Globalization’s Real Losers: Bitter Money at Film Comment Selects
Bitter Money
Directed by Wang Bing
February 23, 6:30pm at Film Comment Selects
Dramatizing the plight of the masses is a tough trick. A lack of discernible individuals bores audiences and threatens to turn victims into statistics, but too much focus on individuals means they fail to convincingly and effectively stand for more than themselves. It’s a shame, then, that one of the few directors able to consistently strike the balance is so rarely screened in the United States. Wang Bing’s ‘Til Madness Do Us Part, from 2013, had a run at Anthology Film Archives last June, but is now three films old, and the two successive have yet to screen in New York. His latest, Bitter Money, currently without US theatrical distribution, once again hits the sweet spot, balancing several stories without sticking to or staying away from any individual for too long. We have enough information to see these people as individuals, but their plights also come to represent a dire, widespread economic reality.
In the beginning, we meet two teenage girls who embark on a multi-day train journey to find work at any of the 18,000+ garment factories in Huzhou (a city about two hours west of Shanghai) that have lured so many migrants. When they arrive, we meet the workers who trudge through twelve-hour days to send money back home to families and those who splurge on gambling and alcohol, the only cures for the exhaustion of the day-to-day.

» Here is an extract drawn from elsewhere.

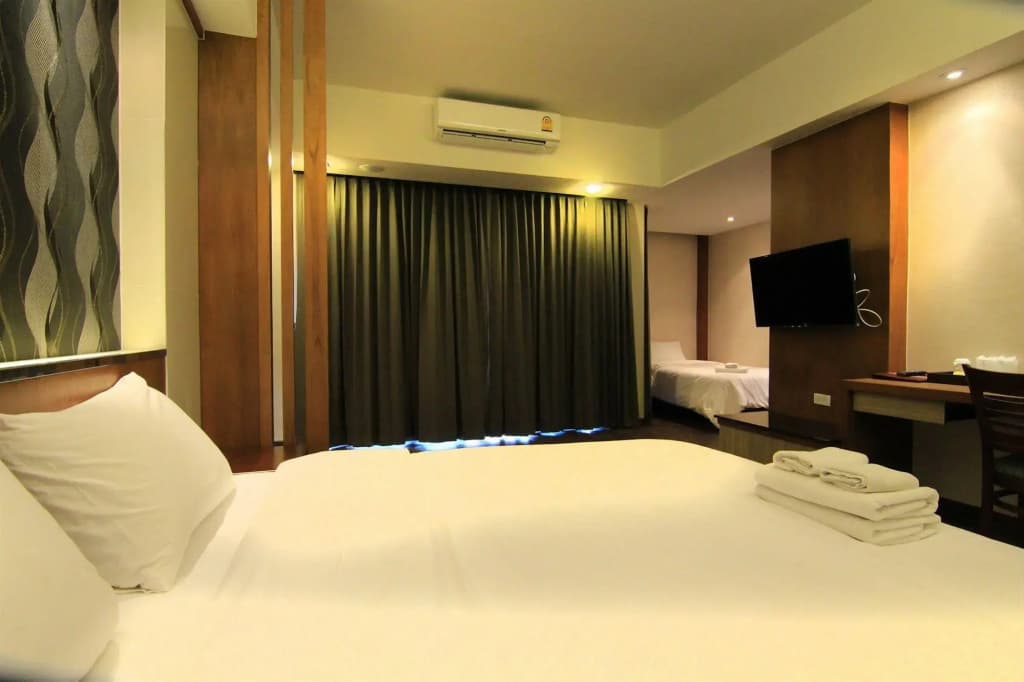 Inn residence serviced suites - photo 7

These garment factories are not the stuff the dreams are made of. Work is dull, hours are long, pay is meager. Employees fold fabrics together and pull them through the sewing, saying nothing to one another, with no variation in their work. The only thing that keeps them sane is the pop songs playing on the radio. Wang spends several minutes presenting this reality; those familiar with Wang will recognize his unwavering belief in duration as a tool of instruction and empathy, and indeed, spending a couple songs with these people as they work, fastidiously yet swiftly, is enough to arouse righteous anger and despair. One can only imagine performing the labor for twelve hours a day, day after day after day, with limited tangible reward.

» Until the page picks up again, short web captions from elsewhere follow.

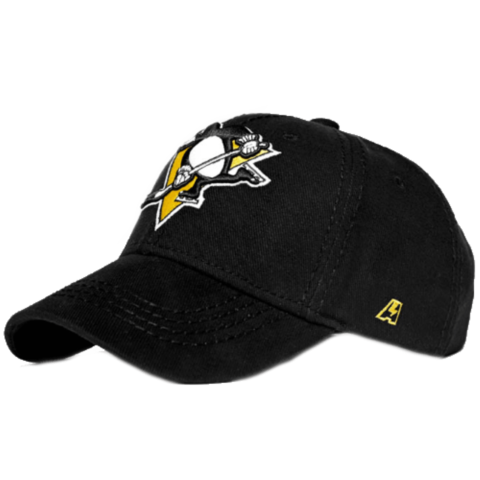 Бейсболка Pittsburgh Penguins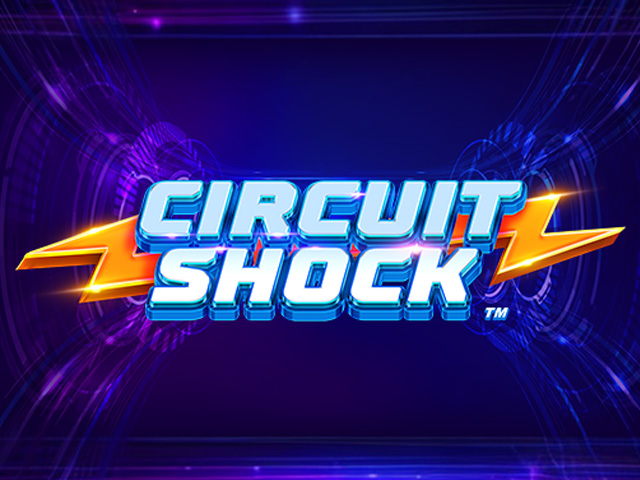 Circuit Shock™ Slots  (Relax Gaming)
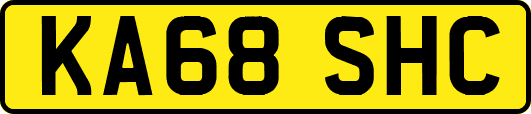 KA68SHC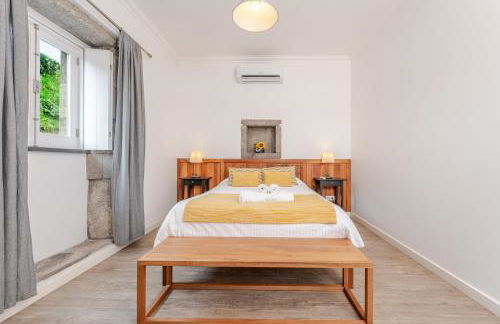 Casas do Forneiro (A Casa) - Para 2 Pessoas - Foto 46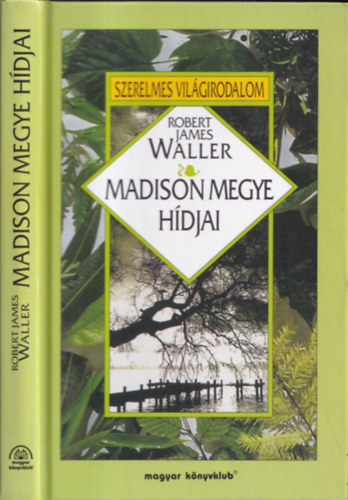 Madison megye hdjai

But it’s what these people do, and what Wang’s unobtrusive approach—long takes, handheld camera, and often refusing to cross a threshold (such as a door) and maintaining a distance from his subjects—illuminates, more fully than a narrative or more interactive approach could, is how it kills them. They talk of nothing but work; they dream merely of moving to a bigger, well-paid factory; they drink, smoke, and gamble purely for the escapist pleasures; every interaction, be it with family, friends or coworkers, is a market relation; and older workers serve as a reminder to the younger ones that nothing better awaits them.

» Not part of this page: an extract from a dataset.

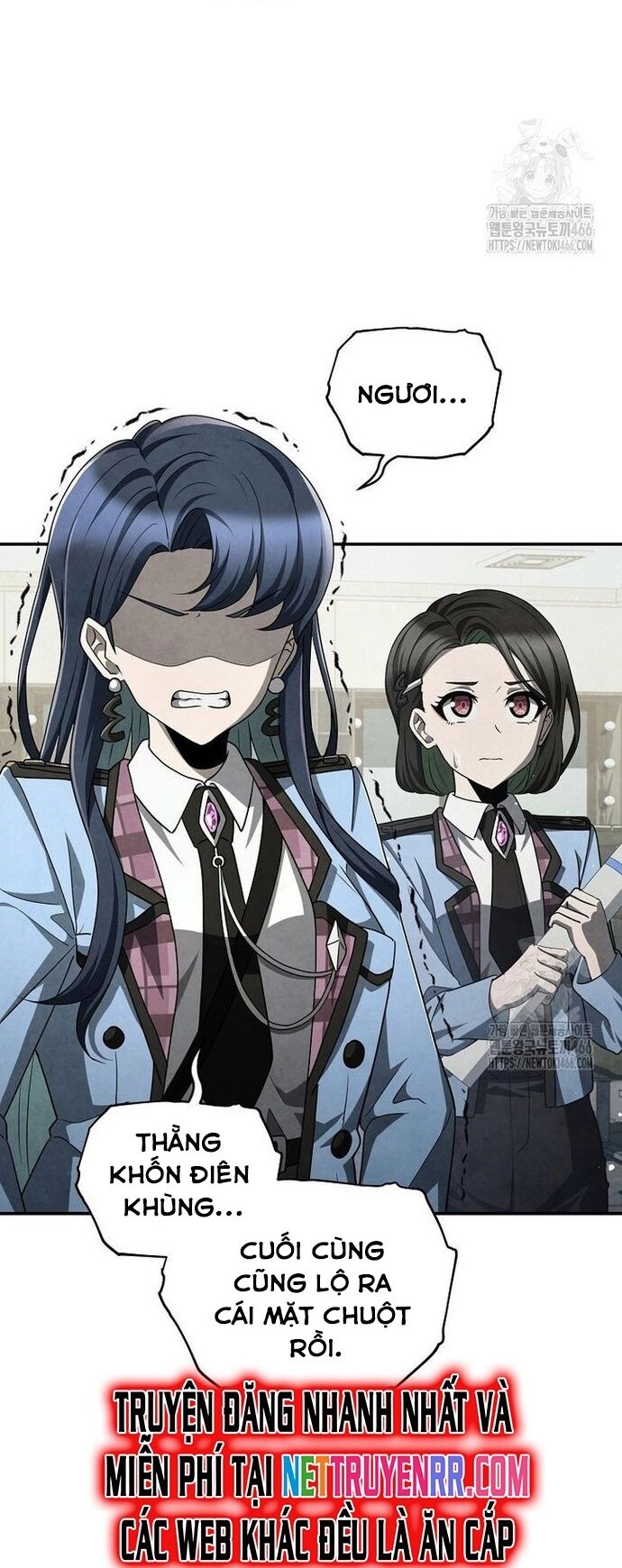 Câu Lạc Bộ Truyện Ma Chapter 49 - 10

The film’s most dramatic moment occurs only when one woman, Ling Ling, returns home several days after being kicked out by her husband, only to find him just as hostile as before. In front of friends, he yells, threatens, and finally chokes and hits Ling Ling, all while the camera watches from through the window. Minutes pass before one of the husband’s friends begins to intervene, but she still refuses to leave until she is given enough money to get by for a few days. It’s disturbing on its own terms, but within Wang’s panoramic view of labor, it equates one form of exploitation with another, quietly revealing how poverty and abuse perpetuate one another in any unjust system.
It’s revelatory to see that what is accepted in the West as one of globalism’s great successes be turned so thoroughly on its head. The impoverished residing in developing and “third-world” nations now have jobs producing goods, which fuel economic growth, and no country embodies this narrative more than China, whose continued economic growth strikes envy and fear into the hearts of increasingly protectionist westerners. Yet for all the talk of 10% GDP growth, Bitter Money reveals that a rising tide intended to lift all boats leaves even the beneficiaries frantically struggling to stay afloat.